__ЗАДАНИЯ__:
1. Перепишите часть текста об обращениях по чинам, всё от "К лицам VI–VIII" и до "произведенного репликой Хлестакова?", заменив "митрополит" на "патриарх".
2. Допишите текст об обращениях по чинам дальше, начиная сразу после его последнего предложения.

__ТЕКСТ__:
* * * * *

Одновременно с распределением чинов шло распределение выгод и почестей. Бюрократическое государство создало огромную
лестницу человеческих отношений, нам сейчас совершенно непонятных. Все читатели наверняка помнят то место из гоголевского
«Ревизора», когда Хлестаков, завираясь, входит в раж. Он еще не сделал себя главнокомандующим, он еще только начинает врать
и говорит: «Мне даже на пакетах пишут „ваше превосходительство“». Что это значит? Почему гоголевские чиновники так
перепугались, что стали повторять «ва… ва… ваше превосходительство»? Право на уважение распределялось по чинам.
В реальном быту это наиболее ярко проявилось в установленных формах обращения к особам разных чинов в соответствии с
их классом. Для особ I и II классов таким обращением было «ваше высокопревосходительство». Особы III и IV классов —
«превосходительства» («ваше превосходительство» надо было писать также и университетскому ректору, независимо от его чина).
V (тот самый выморочный класс бригадиров, о котором говорилось выше) требовал обращения «ваше высокородие».
К лицам VI–VIII классов обращались «ваше высокоблагородие», к лицам IX–XIV классов — «ваше благородие» (впрочем,
в быту так обратиться можно было и к любому дворянину, независимо от его чина). Настоящей наукой являлись правила
обращения к царю. На конверте, например, надо было писать: «Его императорскому величеству государю императору», а
само обращение начинать словами: «Всемилостивейший монарх» или: «Августейший монарх». Даже духовную сферу Петр I
как бы регламентировал: митрополит и архиепископ — «ваше высокопреосвященство» (в письменном обращении: «ваше
высокопреосвященство, высокопреосвященный владыка»), епископ — «ваше преосвященство» (в письме: «ваше преосвященство,
преосвященный владыка»), архимандрит и игумен — «ваше высокопреподобие», священник — «ваше преподобие».
Приведем лишь один пример высокой значимости обращений по чину. В чем смысл эффекта, произведенного репликой Хлестакова?
Дело не только в том, что Хлестаков — «елистратишка», как его называет слуга Осип, то есть коллежский регистратор, чиновник
самого низшего, XIV класса, — присвоил себе звание чиновника столь высокого ранга (если он — особа III класса, то он либо
генерал-лейтенант, либо тайный советник, если IV класса — то генерал-майор, или действительный статский советник, или, как
мы знаем, обер-прокурор). Вот эта последняя возможность, по-видимому, и напугала чиновников: ведь обер-прокурор сената —
это ревизор, тот, кого посылают раскрывать должностные преступления. Пьяная похвальба Хлестакова через мелкую, нам почти
незаметную деталь оказывается связанной с главной темой комедии и с ее символическим заглавием.

* * * * *

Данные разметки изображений
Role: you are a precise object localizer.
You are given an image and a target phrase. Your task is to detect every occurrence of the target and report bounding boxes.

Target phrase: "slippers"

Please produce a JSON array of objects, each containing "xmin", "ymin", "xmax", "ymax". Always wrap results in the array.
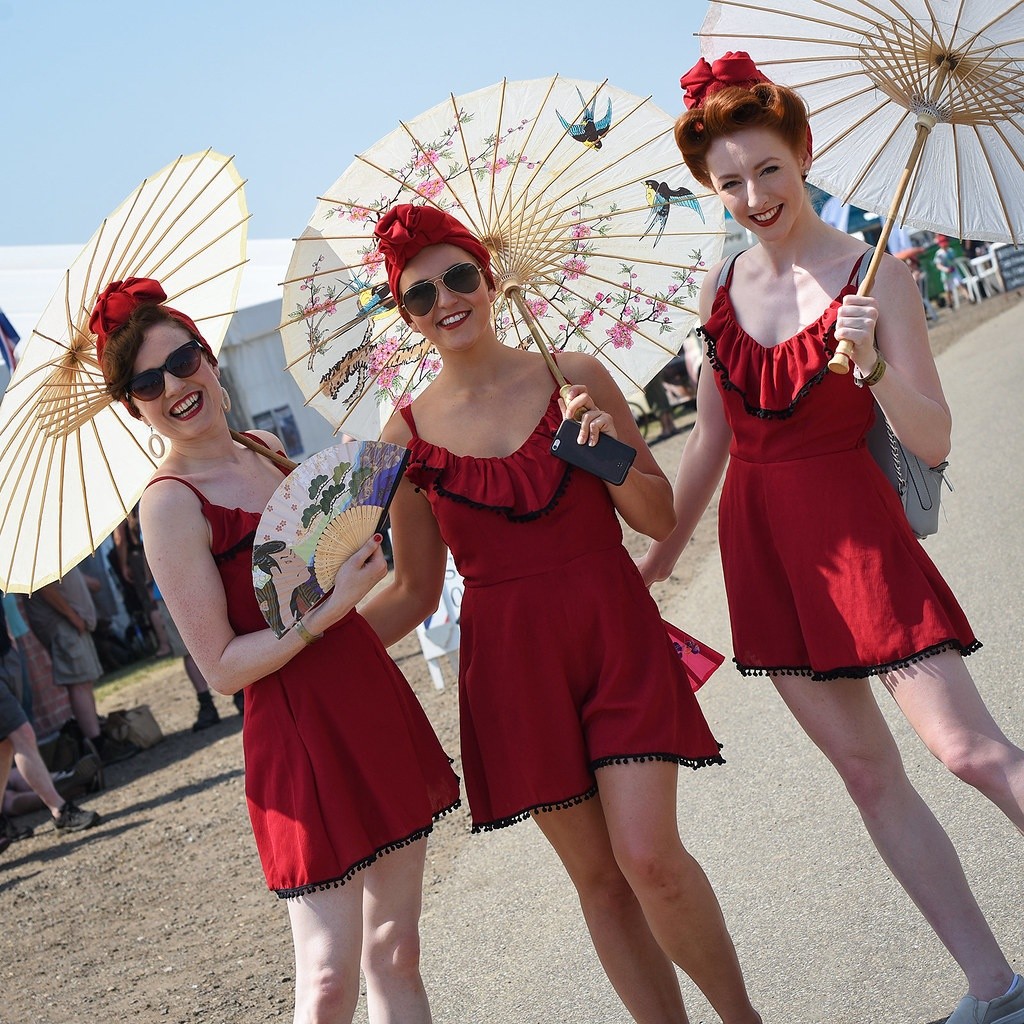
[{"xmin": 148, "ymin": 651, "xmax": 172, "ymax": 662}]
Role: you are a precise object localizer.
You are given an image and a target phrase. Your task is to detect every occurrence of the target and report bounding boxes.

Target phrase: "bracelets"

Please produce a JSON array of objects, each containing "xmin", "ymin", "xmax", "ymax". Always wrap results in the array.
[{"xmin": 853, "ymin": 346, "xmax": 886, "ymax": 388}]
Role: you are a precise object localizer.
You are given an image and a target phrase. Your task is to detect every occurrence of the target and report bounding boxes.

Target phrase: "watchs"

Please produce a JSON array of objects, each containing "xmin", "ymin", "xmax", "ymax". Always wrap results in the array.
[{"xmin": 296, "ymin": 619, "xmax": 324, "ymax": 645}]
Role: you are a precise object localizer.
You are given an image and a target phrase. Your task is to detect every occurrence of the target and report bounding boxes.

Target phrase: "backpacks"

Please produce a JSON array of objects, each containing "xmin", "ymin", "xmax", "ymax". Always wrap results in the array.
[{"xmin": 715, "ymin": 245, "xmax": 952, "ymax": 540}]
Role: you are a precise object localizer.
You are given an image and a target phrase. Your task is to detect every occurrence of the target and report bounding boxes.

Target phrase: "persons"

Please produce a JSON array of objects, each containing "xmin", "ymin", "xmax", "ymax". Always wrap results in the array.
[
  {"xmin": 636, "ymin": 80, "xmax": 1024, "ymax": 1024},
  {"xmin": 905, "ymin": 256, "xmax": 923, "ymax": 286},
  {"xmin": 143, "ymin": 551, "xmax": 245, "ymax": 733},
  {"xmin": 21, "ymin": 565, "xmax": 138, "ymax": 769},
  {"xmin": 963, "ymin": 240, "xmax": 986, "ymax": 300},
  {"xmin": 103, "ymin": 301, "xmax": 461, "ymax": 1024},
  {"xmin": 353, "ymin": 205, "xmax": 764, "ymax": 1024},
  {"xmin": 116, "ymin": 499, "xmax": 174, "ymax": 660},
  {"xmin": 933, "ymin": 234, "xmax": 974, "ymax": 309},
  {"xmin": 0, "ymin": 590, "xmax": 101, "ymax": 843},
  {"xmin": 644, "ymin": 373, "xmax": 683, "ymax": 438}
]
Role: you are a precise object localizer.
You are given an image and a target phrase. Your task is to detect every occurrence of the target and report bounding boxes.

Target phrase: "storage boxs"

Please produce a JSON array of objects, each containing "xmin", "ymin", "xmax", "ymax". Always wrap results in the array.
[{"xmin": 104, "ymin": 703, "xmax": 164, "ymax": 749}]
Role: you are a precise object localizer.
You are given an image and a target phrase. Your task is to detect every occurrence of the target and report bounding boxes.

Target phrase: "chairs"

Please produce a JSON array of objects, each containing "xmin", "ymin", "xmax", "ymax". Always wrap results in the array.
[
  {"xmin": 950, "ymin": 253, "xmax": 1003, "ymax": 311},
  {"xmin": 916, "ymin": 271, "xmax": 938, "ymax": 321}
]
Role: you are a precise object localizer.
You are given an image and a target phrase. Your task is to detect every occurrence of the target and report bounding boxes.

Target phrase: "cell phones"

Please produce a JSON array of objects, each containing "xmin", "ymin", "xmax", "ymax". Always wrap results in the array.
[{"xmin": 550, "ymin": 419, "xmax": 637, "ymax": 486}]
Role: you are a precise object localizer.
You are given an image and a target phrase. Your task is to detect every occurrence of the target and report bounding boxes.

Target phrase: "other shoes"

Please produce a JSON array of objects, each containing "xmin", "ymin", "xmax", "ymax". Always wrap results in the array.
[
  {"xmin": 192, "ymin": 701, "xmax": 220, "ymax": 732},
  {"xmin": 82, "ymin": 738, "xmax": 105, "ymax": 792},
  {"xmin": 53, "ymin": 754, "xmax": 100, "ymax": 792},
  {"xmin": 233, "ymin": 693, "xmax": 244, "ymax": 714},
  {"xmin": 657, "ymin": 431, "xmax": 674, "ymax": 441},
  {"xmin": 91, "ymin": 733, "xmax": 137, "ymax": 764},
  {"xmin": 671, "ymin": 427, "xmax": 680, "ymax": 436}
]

* * * * *

__ОТВЕТЫ К ЗАДАНИЯМ__:
1.
К лицам VI–VIII классов обращались «ваше высокоблагородие», к лицам IX–XIV классов — «ваше благородие» (впрочем,
в быту так обратиться можно было и к любому дворянину, независимо от его чина). Настоящей наукой являлись правила
обращения к царю. На конверте, например, надо было писать: «Его императорскому величеству государю императору», а
само обращение начинать словами: «Всемилостивейший монарх» или: «Августейший монарх». Даже духовную сферу Петр I
как бы регламентировал: патриарх и архиепископ — «ваше высокопреосвященство» (в письменном обращении: «ваше
высокопреосвященство, высокопреосвященный владыка»), епископ — «ваше преосвященство» (в письме: «ваше преосвященство,
преосвященный владыка»), архимандрит и игумен — «ваше высокопреподобие», священник — «ваше преподобие».
Приведем лишь один пример высокой значимости обращений по чину. В чем смысл эффекта, произведенного репликой Хлестакова?

2.
Конечно, Петр I не думал охватить регламентами всю жизнь своих подданных. Он специально оговаривал, что «осмотрение
каждого ранга не в таких оказиях требуется, когда некоторые, яко добрые друзья и соседи съедутся, или в публичных ассамблеях,
но токмо в церквях при службе Божией и при Дворцовых церемониях, яко при аудиенции послов, торжественных столах, в чиновных
съездах, при браках, при крещениях и сим подобных публичных торжествах и погребениях». Однако даже простое перечисление «оказий»,
при которых поведение людей определяется их чином, показывает, что число их весьма велико. При этом Петр, который, вводя какой-либо
закон, сразу же определял и наказание за его нарушение, устанавливает суровую кару за поведение «не по чину». Штраф (два месяца
жалованья) платили и те, кто его получал, и служившие без жалованья: «платить ему такой штраф, как жалованья тех чинов, которые
с ним равного ранга»[16].[17]
Место чина в служебной иерархии связано было с получением (или неполучением) многих реальных привилегий. По чинам,
к примеру, давали лошадей на почтовых станциях.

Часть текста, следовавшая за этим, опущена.